The American Front Porch, Garden Walk Buffalo
Traffic was foot traffic. The restaurants, banks, corner markets, coffee shops, theaters, and quirky little shops selling who knows what were found on every street corner. Kids could walk to school carrying their lunch pails without the fear of ending up as an Amber Alert or picked off in a drive by. There was living and there was LIVING.
And city life had the staple of the front porch built to homes of yesteryear. You could be outside and literally watch the world go by. It was the phrase ‘Eyes on the Street’ for real, not an idealized concept.
The front porch was a place to enjoy the rain, let your imagination soar finding shapes in the clouds, and watch the sun set to a rainbow of radiant color. It was a place of spontaneous conversation. It was a place to solve all the world’s problems without worrying about how PC one had to be. The front porch had many roles, but most of which, it was a place for family to be together and just converse. Imagine that, a family talking.
Neighbors would stroll by and stop to say hello as the little kids blew bubbles from the porch to shower guests, mid-sized kids played stick ball in the street, and the big kids did wheelies on skateboards. The porch swing also filled many roles, from rocking the little ones to sleep, to the first kiss by young lovers as the swing creaked letting concerned parents know that all was well.
The porch was a place where the milkman left milk of all flavors, and the postman delivered mail you ‘wanted’ to the wall hung box. It was a place where the delivery man left packages that kids eagerly awaited and a place where the grandparents told colorfully embellished stories. The old gents played cards to pass the time as they told the same war glory stories over and over. The front porch was a link from the house to nature, a transitional space between the privacy of one’s family to the public realm of the street.
So many porches, portico, verandas, terraces, and balconies have been disappearing on the old historic city homes. Porches bring a sense of stateliness to an impressive home, but time and poor upkeep is taking a toll on many that are left. Not only is the physical porch important, but so also is the cultural aspect, and sadly, fewer people today use the porch as it was intended.
It suffered the humiliation of being turned into a poorly proportioned interior space, ripped from its home, left to sag, and eventually fall to its demise.
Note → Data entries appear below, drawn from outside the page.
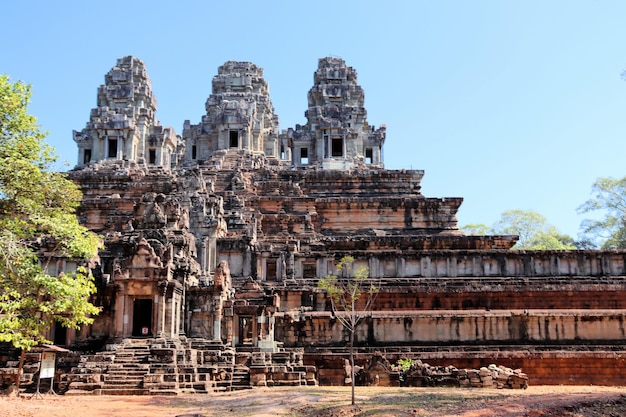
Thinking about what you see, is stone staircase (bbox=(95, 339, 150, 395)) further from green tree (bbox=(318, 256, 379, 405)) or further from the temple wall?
green tree (bbox=(318, 256, 379, 405))

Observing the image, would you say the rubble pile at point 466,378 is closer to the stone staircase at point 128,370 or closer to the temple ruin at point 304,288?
the temple ruin at point 304,288

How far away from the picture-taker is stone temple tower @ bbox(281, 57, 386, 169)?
6084 centimetres

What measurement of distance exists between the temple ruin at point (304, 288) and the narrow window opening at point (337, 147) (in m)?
8.13

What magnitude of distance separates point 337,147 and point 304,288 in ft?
94.9

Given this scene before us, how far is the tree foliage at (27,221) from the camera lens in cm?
1847

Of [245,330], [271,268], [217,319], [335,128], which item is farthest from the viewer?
[335,128]

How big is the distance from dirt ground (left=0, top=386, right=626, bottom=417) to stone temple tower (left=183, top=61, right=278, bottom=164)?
41021mm

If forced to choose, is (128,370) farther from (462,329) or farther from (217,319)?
(462,329)

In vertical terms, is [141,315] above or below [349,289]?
below

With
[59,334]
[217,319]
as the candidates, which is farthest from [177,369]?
[59,334]

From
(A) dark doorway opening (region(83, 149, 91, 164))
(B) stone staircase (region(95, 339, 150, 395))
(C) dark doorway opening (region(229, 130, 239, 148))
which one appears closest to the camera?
(B) stone staircase (region(95, 339, 150, 395))

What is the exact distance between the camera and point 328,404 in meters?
18.9

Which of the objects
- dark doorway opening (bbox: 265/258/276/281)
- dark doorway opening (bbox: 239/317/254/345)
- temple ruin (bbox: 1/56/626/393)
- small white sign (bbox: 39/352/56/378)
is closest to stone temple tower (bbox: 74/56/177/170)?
temple ruin (bbox: 1/56/626/393)

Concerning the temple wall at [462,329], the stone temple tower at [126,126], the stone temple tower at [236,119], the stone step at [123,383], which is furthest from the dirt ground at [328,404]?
the stone temple tower at [126,126]
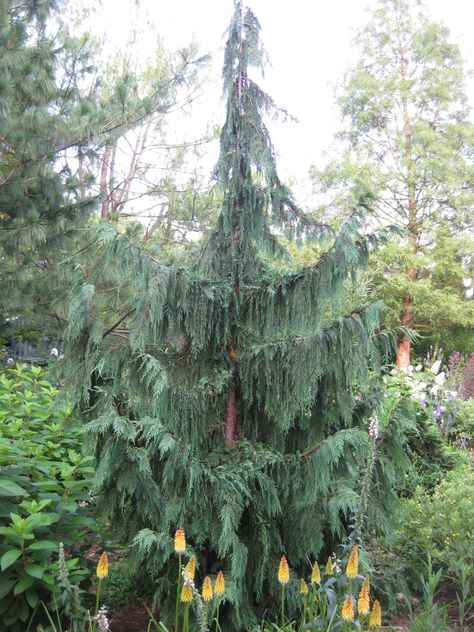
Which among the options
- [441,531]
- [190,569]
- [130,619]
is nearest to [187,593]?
[190,569]

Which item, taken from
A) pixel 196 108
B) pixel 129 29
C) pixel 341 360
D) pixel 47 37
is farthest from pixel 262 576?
pixel 129 29

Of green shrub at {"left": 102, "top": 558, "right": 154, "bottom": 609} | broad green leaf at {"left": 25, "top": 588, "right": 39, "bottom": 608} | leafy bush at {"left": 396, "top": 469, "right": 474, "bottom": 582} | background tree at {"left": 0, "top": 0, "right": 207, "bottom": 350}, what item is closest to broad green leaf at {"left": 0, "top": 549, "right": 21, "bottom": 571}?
broad green leaf at {"left": 25, "top": 588, "right": 39, "bottom": 608}

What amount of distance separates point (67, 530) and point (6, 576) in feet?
0.95

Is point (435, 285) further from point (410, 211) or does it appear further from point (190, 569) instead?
point (190, 569)

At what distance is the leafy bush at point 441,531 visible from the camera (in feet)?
9.27

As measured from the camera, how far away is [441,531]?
9.91ft

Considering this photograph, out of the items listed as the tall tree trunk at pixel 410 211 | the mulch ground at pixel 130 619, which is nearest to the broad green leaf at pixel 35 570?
the mulch ground at pixel 130 619

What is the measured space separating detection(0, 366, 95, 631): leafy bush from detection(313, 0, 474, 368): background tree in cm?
1285

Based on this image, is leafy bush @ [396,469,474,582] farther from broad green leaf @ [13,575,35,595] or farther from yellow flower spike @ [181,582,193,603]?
broad green leaf @ [13,575,35,595]

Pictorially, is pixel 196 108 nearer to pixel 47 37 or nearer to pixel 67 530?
pixel 47 37

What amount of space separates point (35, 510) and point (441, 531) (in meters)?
2.21

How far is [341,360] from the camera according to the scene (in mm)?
2309

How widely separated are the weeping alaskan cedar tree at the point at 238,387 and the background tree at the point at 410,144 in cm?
1234

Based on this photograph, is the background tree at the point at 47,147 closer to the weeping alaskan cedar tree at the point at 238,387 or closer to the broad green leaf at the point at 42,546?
the weeping alaskan cedar tree at the point at 238,387
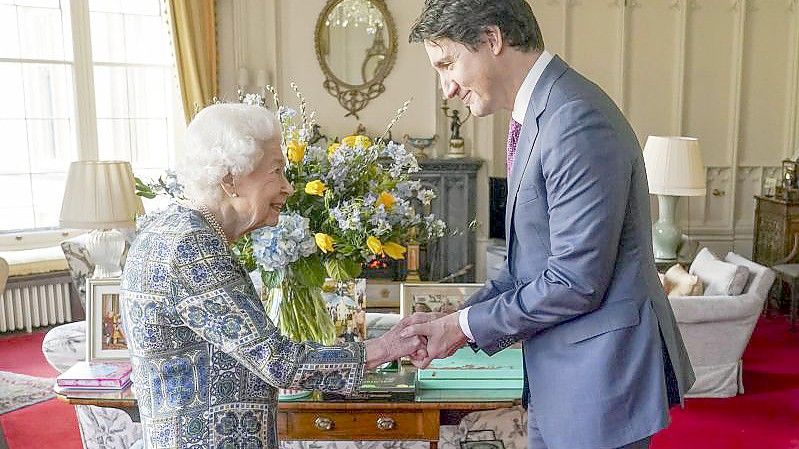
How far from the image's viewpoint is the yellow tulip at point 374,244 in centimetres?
212

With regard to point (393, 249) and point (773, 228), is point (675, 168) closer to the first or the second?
point (773, 228)

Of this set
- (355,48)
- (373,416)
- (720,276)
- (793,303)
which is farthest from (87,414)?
(793,303)

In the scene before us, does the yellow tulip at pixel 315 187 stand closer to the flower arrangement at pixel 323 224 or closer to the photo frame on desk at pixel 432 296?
the flower arrangement at pixel 323 224

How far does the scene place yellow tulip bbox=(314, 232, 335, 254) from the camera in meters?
2.12

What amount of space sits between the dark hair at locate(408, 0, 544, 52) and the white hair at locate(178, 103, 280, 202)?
0.42 metres

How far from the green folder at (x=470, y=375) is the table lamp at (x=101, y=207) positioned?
228cm

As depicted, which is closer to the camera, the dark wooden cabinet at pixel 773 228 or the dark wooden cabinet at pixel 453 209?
the dark wooden cabinet at pixel 773 228

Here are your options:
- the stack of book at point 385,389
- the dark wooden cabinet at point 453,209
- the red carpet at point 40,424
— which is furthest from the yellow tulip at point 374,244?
the dark wooden cabinet at point 453,209

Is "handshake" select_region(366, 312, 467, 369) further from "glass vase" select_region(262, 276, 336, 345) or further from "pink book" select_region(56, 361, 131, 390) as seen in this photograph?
"pink book" select_region(56, 361, 131, 390)

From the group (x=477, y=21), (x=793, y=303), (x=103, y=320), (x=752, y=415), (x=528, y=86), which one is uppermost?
(x=477, y=21)

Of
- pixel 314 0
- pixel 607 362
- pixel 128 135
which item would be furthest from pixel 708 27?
pixel 607 362

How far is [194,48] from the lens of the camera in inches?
270

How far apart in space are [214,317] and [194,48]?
18.9 ft

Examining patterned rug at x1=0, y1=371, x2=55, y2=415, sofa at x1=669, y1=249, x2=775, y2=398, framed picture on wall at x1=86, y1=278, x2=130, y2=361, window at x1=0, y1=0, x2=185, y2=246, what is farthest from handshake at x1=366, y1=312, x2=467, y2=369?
window at x1=0, y1=0, x2=185, y2=246
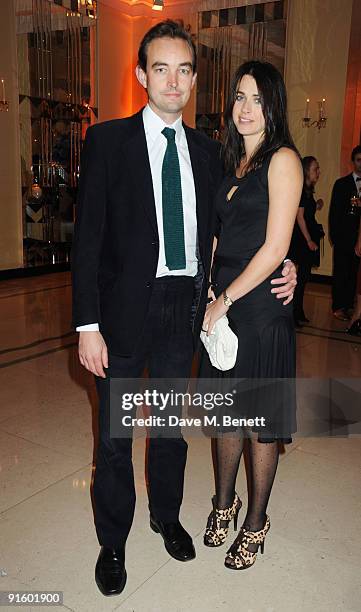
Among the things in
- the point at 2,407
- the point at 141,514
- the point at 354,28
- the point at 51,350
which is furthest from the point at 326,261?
the point at 141,514

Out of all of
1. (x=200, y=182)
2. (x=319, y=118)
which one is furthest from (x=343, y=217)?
(x=200, y=182)

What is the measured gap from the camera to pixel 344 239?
6258 millimetres

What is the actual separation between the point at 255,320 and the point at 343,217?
461 cm

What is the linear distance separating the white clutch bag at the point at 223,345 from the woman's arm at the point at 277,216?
0.15 meters

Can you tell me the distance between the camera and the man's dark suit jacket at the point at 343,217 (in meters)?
6.07

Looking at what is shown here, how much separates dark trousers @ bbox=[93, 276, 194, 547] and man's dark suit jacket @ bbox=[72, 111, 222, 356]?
77 mm

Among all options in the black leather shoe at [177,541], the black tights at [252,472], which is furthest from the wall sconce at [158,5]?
the black leather shoe at [177,541]

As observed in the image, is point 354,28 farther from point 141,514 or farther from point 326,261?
point 141,514

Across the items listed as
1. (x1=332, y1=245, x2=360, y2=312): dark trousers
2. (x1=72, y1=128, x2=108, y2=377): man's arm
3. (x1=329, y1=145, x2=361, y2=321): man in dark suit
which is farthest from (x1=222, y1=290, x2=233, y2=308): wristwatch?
(x1=332, y1=245, x2=360, y2=312): dark trousers

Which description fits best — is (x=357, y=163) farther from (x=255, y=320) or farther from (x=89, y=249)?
(x=89, y=249)

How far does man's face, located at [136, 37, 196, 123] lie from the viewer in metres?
1.74

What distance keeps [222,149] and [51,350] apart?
10.2ft

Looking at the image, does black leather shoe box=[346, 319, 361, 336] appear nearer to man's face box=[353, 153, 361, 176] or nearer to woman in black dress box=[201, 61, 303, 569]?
man's face box=[353, 153, 361, 176]

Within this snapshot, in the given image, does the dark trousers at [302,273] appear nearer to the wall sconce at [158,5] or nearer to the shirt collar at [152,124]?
the shirt collar at [152,124]
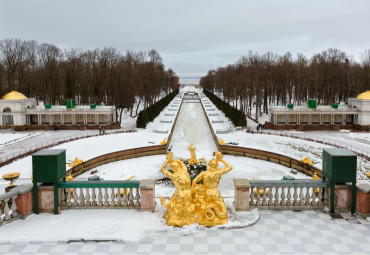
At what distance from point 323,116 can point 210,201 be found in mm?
46214

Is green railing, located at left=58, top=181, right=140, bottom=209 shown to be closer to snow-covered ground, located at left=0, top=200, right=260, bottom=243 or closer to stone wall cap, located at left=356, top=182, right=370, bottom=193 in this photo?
snow-covered ground, located at left=0, top=200, right=260, bottom=243

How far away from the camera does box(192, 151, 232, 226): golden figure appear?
10383 millimetres

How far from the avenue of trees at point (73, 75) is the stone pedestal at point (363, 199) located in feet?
165

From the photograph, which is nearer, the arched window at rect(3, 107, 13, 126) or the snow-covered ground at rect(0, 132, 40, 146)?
the snow-covered ground at rect(0, 132, 40, 146)

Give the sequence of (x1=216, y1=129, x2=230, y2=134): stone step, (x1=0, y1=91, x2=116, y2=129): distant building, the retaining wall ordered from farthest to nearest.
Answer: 1. (x1=0, y1=91, x2=116, y2=129): distant building
2. (x1=216, y1=129, x2=230, y2=134): stone step
3. the retaining wall

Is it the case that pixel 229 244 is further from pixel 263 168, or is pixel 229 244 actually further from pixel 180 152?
pixel 180 152

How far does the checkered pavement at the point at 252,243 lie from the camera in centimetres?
908

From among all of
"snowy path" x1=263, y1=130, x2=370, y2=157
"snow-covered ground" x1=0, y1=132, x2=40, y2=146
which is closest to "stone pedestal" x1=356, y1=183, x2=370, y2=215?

Yet, some porches that were removed were done with the care in retaining the character of the home and neighborhood. But more often than not, function and finances outweigh good design and careful planning.
Ironically, the technological advancements that helped create the porch are also responsible for its decline. We learned more efficient means of construction that enabled our craftsmen with better tools to speed up the work. As we improved and advanced, the new technology moved into producing more cost-effective square footage for the home itself, not the little used porch.
Air conditioning, computers, TV, and other enticements lured people back inside. As the streets filled with cars, the population shifted to the suburbs. Porches started to become obsolete.
“Nobody thought much about the front porch when most Americans had them and used them. The great American front porch was just there, open, and sociable, an unassigned part of the house that belongs to everyone and no one, a place for family and friends to pass the time.” – Rochlin, The Front Porch, in Home, Sweet Home
Interestingly, no one is really thinking seriously about them today either. As early American tastes in architecture went through a transformation, one element remained, the porch. But as we approached a car in every garage mentality, the porch weakened in new design.
American porches seem to have not been wholly rooted in European tradition, but in that of colonial trade as well. When early Americans forged off on the trade routes of Europe, they detoured and stopped along the way. They became heavily influenced by island architecture and the open nature of the structures. They related to the heat and humidity and saw the solution in the design of the porches. Whatever factors are responsible, America grew to love the concept of porch.
Long stairs to a landing well off grade is not common place today. Stairs must conform to codes and entries must be considerate of those with special needs.
Awnings were a common attribute back in the days when porches were used. They provided some privacy, shade and cooling in summer. Deep porches, if oriented south correctly, would allow winter sunlight to enter the living space. The sun, which is low in the sky, could enter the home when it was needed most.
The move to suburbia, minimized the necessity of a front porch as homes were set back from the street and spaced further apart. This is a time and place when I grew up, so my first hand knowledge is limited. At a very young age, living on my grandfather’s estate, we had a well used front porch on the very old cottage, but I was too young to appreciate the culture built around the porch. But I have to say, the memories are very clear from what I do remember. And this has a lot to do with the impact the porch had on how I feel about the importance it held in daily life. It was a time of family and bouncing on my father’s knee each evening before bed.
I have written this post, not from the perspective of a landscape designer, but make no mistake how aesthetically important the porch is to the entry of a home and in relation to the welcome of the gardens. They work hand in hand. And historically, the gardens transformed as well in both prominence and importance. But that is an entirely different post and design impact to explore.